Rinse wild rice thoroughly and drain. Bring water and salt to a boil in a pot that is big enough for wild rice to triple in volume. Add the wild rice, cover the pot, return the water to a boil, and then turn heat to low. Simmer for 45 minutes or until some of the wild rice grains have burst open. Wild  rice should be chewy and tender. Set aside to cool in a very large bowl.

Cook brown rice:

  • 1 cup medium- or long-grain brown rice
  • 2 cups water
  • 1 teaspoon salt

Rinse rice and combine with water and salt in pot that is big enough for rice to triple in volume. Bring water to a boil, and then down to a bare simmer over low heat. Cover pot and cook for 40-45 minutes.  Drain rice of any excess water — at this point rice should be chewy and tender. Add drained rice back to pan (if you’ve removed it during the draining) and put cover back on pot and allow rice to sit for 10 minutes off-heat, covered. After 10 minutes, remove cover and fluff with fork.

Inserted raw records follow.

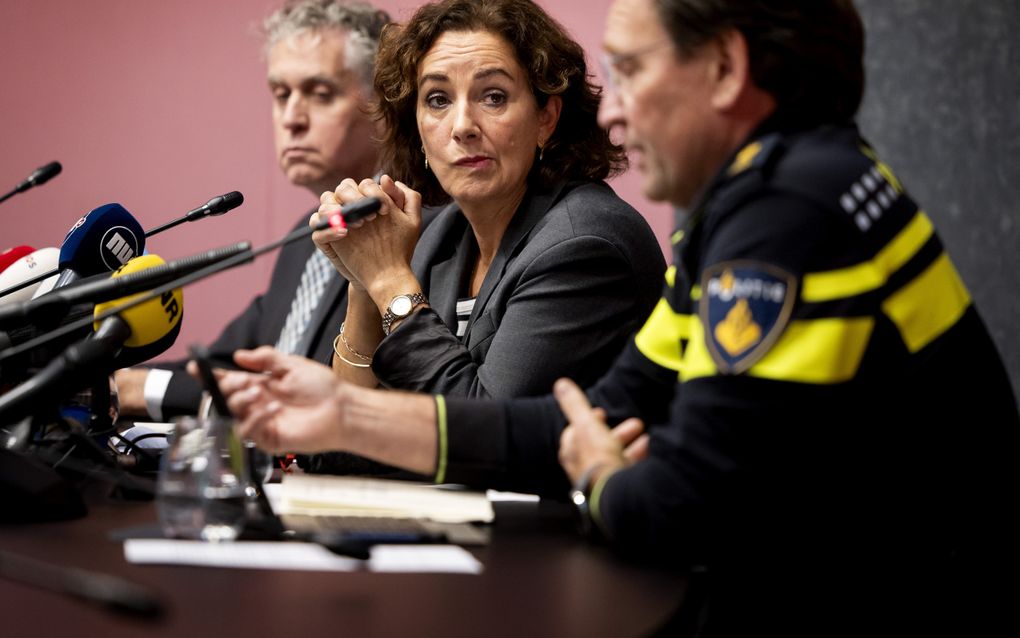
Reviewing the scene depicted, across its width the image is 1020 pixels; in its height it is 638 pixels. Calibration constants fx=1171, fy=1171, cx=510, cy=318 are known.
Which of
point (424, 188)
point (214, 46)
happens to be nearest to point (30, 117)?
point (214, 46)

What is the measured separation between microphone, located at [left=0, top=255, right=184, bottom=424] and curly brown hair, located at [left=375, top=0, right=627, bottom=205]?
78 centimetres

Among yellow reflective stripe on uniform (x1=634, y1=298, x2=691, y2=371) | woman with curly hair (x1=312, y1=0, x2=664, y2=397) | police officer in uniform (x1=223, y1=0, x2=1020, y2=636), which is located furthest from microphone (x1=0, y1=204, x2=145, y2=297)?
yellow reflective stripe on uniform (x1=634, y1=298, x2=691, y2=371)

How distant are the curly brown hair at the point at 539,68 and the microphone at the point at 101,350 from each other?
0.78 metres

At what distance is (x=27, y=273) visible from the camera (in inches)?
63.9

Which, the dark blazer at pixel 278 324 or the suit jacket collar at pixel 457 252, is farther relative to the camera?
the dark blazer at pixel 278 324

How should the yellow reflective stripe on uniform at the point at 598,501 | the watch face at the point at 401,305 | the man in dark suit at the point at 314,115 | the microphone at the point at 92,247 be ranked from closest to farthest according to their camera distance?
the yellow reflective stripe on uniform at the point at 598,501 < the microphone at the point at 92,247 < the watch face at the point at 401,305 < the man in dark suit at the point at 314,115

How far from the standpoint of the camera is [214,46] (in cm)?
370

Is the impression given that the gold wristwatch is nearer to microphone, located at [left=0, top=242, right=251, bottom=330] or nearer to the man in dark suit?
microphone, located at [left=0, top=242, right=251, bottom=330]

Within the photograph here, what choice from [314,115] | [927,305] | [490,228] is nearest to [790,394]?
[927,305]

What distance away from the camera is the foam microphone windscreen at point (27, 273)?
1605mm

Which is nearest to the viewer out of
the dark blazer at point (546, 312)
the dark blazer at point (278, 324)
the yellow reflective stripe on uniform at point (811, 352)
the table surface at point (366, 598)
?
the table surface at point (366, 598)

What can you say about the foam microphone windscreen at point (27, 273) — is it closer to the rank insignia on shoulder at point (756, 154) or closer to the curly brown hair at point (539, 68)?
the curly brown hair at point (539, 68)

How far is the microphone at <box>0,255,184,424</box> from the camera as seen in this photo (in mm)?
1103

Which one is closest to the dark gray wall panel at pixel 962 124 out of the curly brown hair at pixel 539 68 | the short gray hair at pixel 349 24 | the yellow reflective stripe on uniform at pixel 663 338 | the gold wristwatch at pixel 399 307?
the curly brown hair at pixel 539 68
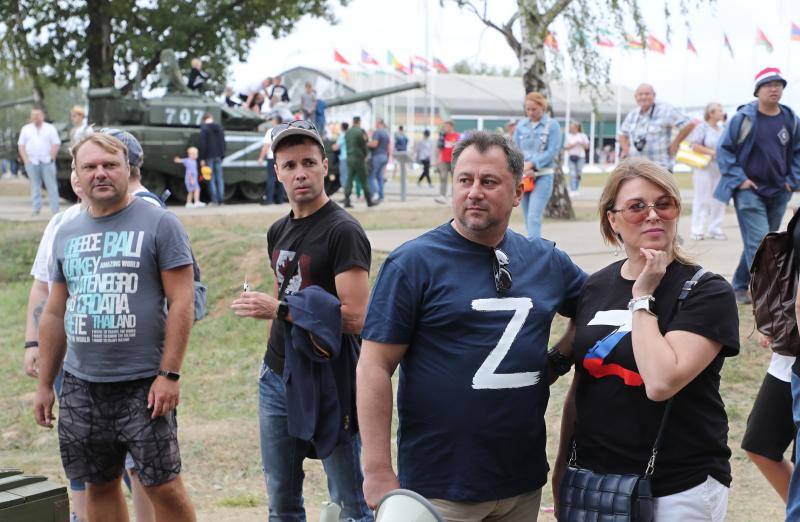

Add to wild rice and stir to combine in very large bowl, and set aside to cool.

Cook quinoa:

  • 1 cup quinoa — either white, red or a tricolor mix of white, red & black
  • 2 cups water
  • 1 teaspoon salt

Rinse quinoa and drain.  Combine with water and salt in pot that is big enough for quinoa to triple in volume. Bring water to a boil, and then down to a bare simmer over low heat. Cover pot and cook for 10-15 minutes.  Drain quinoa of any excess water. Quinoa is finished cooking when the grain appears translucent and soft, and the germ ring is visible along the outside edge of the grain.  Add to wild rice +  brown rice mixture, stir to combine in very large bowl, and set aside to cool.

  • 1/2 of a sweet onion, small diced
  • 1 bulb fennel, small diced
  • 2 sweet-tart apples such as McIntosh or Honeycrisp, small diced with peel on
  • 1 cup toasted, chopped pecans

Add to bowl that has cooled wild rice / brown rice / quinoa — stir to combine.

Make dressing:

  • 1/3 cup lemon juice
  • 2/3 cup olive oil
  • salt & pepper
  • 1 teaspoon (or more) honey (optional)

Whisk together lemon juice and olive oil, to create emulsion. Season with salt & pepper (and honey, if using). Taste and adjust seasoning as needed.

Pour over salad-ingredients in very large bowl, and stir to distribute.

Yield: this easily makes 5 or 6 heaping 1 cup servings, and lasts for 5 days, refrigerated. Sir to redistribute dressing before serving.